Reading text ::
So often our primary thoughts are that it is us, the humans, who dominate the landscape and control and change it. Whether our attempts are to conserve or to exploit, or to record and interpret, our thoughts circle around the ideas and the changes and actions that eminate from us.

There is another attitude, possibility less easy to take – that instead the landscape might take hold of us, shape us and speak to us, in ways we cannot yet imagine or even describe.

These words below are not my own, they are the work of journalist Nicholas Rothwell, in his latest book “Journeys to the Interior”. But still, they help me find a way into those indescribable ideas about the natural world and the work it does on me.

Can today’s Australians inhabit such a landscape? Can we feel at home there? When you find yourself in a pale dunefield at sunset, with the sky blush pink and deepest indigo, or when you look out from the crest of an inland mesa at the clouds in their indifferent race across the sky, such questions tend to dissolve, and patterns and thought-chains separate from man’s deliberate kingdom take hold.

I have always felt, at such moments, on the verge of dissolution – close to death as much as on the threshold of new revelations in the march of life – and rather than imposing my will on country, or on landscape, and prolonging the dictatorship of control and consciousness, I am overwhelmed – I am a creature of new rhythm, and the desert, and the inland, are writing me.

From “Journey’s to the Interior” by Nicholas Rothwell (2010, p53)

Heading for the desert

July 27, 2010

 

A few weeks ago we packed up our Hiace van with a tent and food and our kids. We headed east from Perth, first to Kalgoorlie and then further east and north through the Western desert, and on to the Northern Territory and Alice Springs. It was a wonderful journey, not without it’s challenges, but very worthwhile. It is too much to try and write it down all in one shot, so perhaps over time I’ll record some bits and pieces. They are not in any order or around any particular themes, just thoughts and ideas and memories I had along they way. Sometimes I wrote them down, or just filed them away in my mind for later.

Part of the reason for the journey was to revisit Tjukurla, a remote community in the Ngaanyatjarra lands, where we lived over a decade ago. The Ngaanyatjarra lands are in the central eastern part of Western Australia, include parts of the Gibson, Great Sandy and Victoria deserts and cover over 250 000 square kilometres (about 3% of mainland Australia). The lands include the communities of Tjukurla, Warakurna, Mirlirrtjarra (Warburton Ranges), and many others. It is striking country – dirt tracks stretching to wide horizons, ranges and desert oaks and rock-holes, stark blues and reds and golds.

What to work on ::
[1] From the desert text, reproduce the part that opens with the words containing "Can today’s Australians" and closes with "Rothwell (2010, p53)", word for word.
[2] In the desert text, how much area do the Ngaanyatjarra lands cover?
[3] Write what comes next in the desert text, following on from its last sentence.

Data below ::
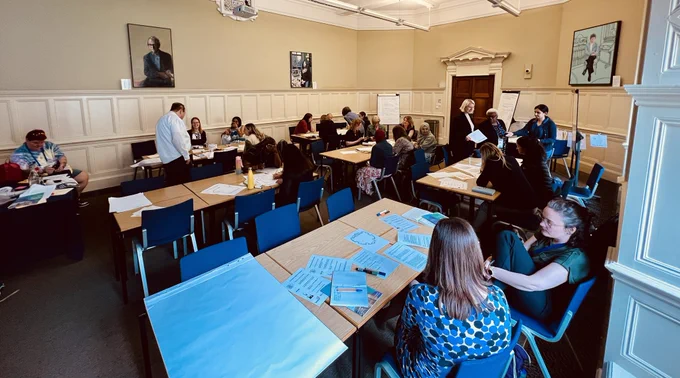 A wide angled image of a room of people doing the workshop. They have loads of paper on the tables.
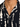 Close-up of a button shirt featuring a black and cream abstract pattern with a classic collar and single button.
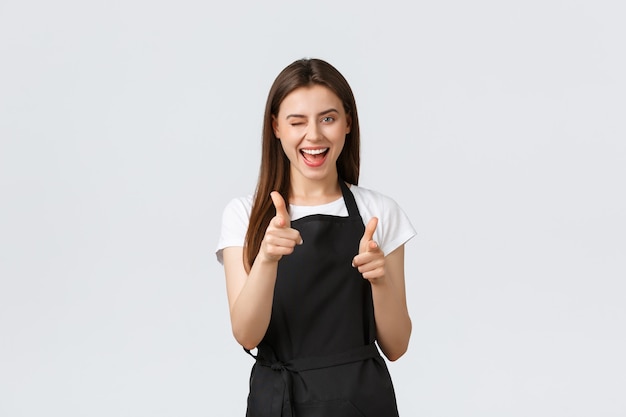 Dipendenti del negozio di alimentari, piccole imprese e concetto di caffetterie. emozionato barista sfacciato in grembiule nero che punta la fotocamera con le dita, si congratula con la persona, dicendo che ha suonato bene.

Written responses ::
[1]
Can today’s Australians inhabit such a landscape? Can we feel at home there? When you find yourself in a pale dunefield at sunset, with the sky blush pink and deepest indigo, or when you look out from the crest of an inland mesa at the clouds in their indifferent race across the sky, such questions tend to dissolve, and patterns and thought-chains separate from man’s deliberate kingdom take hold.

I have always felt, at such moments, on the verge of dissolution – close to death as much as on the threshold of new revelations in the march of life – and rather than imposing my will on country, or on landscape, and prolonging the dictatorship of control and consciousness, I am overwhelmed – I am a creature of new rhythm, and the desert, and the inland, are writing me.

From “Journey’s to the Interior” by Nicholas Rothwell (2010, p53)

[2] Over 250 000 square kilometres, about 3% of mainland Australia.

[3]
The kids at the school where we taught are all grown now, and many of them have children of their own. One of the golden moments of our journey was coming across a group of ladies on the road east of Warakurna. They had car trouble and were doing some hunting while they waited. It turned out that these were Tjukurla folks, and we had a beaut time there by the side of the road, talking and meeting each other’s children, hearing stories of who lived where now, and even joining in the hunt for tirnka (goanna). It was worth the trip just for that.

We did lots of ‘preparation’ for our journey, a great deal of it geared around things like spare tyres, food, where we would stay, and making sure the van could go the distance. I did wonder though, whether we were prepared enough in other ways. Among the demands to fit out the van, to tidy up and pack, and find a home for the dog and the chooks, it seemed less urgent to prepare in ways not so tangible.

Even though we lived for a time in Ngaanyatjarra country, there is a lifetime’s worth of learning to be done about history and culture and change, and the extended time since we’ve been there means that some of the knowledge and memories have significantly faded. There is a language to learn that makes relating to local folks much more meaningful and respectful. And how might we tune ourselves and our children to the new rhythms of a remote place and people who were part of our past but to whom we’ve been stangers in recent times? None of this works well done in a hurry, and there is no course to do or single text book to read. Perhaps the journey itself is the only preparation.

To be truthful, we tried a bit. With the aid of old photos and stories and some language books, we at least made an attempt. But the proportion of time spent preparing ourselves in those ways was far outweighed by the practicalities.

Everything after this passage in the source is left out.